How to hire your 1st software developer (for technical founders with a growing business):

1/ Keep a running list of development jobs that are
* well encapsulated
* high value but non-urgent

like:
* upgrading dependcies
* internal admin dashboards
* long-term performance tweaks
2/ Write a job description
* explaining your tech stack
* articulate your work style
* emphasize growth opportunities
* ask for work samples
3/ Post the job description widely.

4/ Interview candidates primarily using the same tools you use at work. If you mostly Slack, invite them there. Mostly Basecamp, add them to a project. Don't Zoom with them if you rarely use Zoom day to day.
5/ Do some work to make your development multiplayer if not already. Set up proper staging env, Github PRs, etc. You'll need these on Day 1 anyway.
6/ Pull an example task out of your backlog from #1 and do the work to turn it into an example project. Pay a few candidates a fair price to literally do that work.
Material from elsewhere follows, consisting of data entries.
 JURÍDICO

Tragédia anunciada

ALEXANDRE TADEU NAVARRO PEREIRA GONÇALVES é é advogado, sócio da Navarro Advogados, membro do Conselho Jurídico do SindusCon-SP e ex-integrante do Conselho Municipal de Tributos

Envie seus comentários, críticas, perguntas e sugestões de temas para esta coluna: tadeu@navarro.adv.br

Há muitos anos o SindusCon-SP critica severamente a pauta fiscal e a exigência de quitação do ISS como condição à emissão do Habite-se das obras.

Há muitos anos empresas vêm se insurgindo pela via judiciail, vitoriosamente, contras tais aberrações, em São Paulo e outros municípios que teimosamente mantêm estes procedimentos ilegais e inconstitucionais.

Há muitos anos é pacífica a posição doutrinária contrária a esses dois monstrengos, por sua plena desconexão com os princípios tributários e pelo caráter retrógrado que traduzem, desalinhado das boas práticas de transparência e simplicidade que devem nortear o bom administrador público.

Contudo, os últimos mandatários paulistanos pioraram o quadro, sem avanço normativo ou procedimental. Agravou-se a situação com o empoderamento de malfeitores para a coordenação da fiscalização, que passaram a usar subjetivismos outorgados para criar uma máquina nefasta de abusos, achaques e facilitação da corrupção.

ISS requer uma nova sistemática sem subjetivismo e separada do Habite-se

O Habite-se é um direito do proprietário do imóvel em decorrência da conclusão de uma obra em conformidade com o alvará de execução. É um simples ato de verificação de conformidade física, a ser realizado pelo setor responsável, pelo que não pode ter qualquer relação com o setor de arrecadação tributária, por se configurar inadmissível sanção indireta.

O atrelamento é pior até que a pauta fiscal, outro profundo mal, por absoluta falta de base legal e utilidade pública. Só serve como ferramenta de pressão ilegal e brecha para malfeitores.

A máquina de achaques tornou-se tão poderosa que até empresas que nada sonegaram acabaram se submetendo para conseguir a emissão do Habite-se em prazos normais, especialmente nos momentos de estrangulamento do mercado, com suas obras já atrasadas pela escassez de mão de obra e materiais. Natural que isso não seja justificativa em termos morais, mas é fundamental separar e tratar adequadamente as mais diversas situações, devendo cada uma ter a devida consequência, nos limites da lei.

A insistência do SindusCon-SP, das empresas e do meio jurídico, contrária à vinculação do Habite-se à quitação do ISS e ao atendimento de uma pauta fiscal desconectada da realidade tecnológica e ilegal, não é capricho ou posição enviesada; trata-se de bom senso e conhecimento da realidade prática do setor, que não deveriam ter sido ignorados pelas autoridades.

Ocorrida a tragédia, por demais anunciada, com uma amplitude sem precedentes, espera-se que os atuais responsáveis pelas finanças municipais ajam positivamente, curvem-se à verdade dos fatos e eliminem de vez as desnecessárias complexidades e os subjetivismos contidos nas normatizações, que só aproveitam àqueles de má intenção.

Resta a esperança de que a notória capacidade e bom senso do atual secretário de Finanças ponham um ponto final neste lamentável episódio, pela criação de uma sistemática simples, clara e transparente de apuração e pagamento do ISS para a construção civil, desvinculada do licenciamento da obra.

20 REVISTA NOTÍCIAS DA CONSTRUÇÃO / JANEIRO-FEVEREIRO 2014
Consider having them all do the same project for comparison.
7/ Look for more than just code quality:
* Do they understand how you present requirements
* Do they work quickly
* Are they self-motivated
* Do they ask the right questions

These can matter more than raw development "skill" in a small team.
8/ Make an offer for a 1-2 month trial period "to decide whether we both like actually working together"

Pull from your queue in #1 so you have plenty for them to get working on right way.
Haters: I don't think this is necessarily the best and definitely not the *only* way to hire, but pretty frequently meet solo technical founders who hit the point of needing to hire more developers and have no idea how, this is one way that works.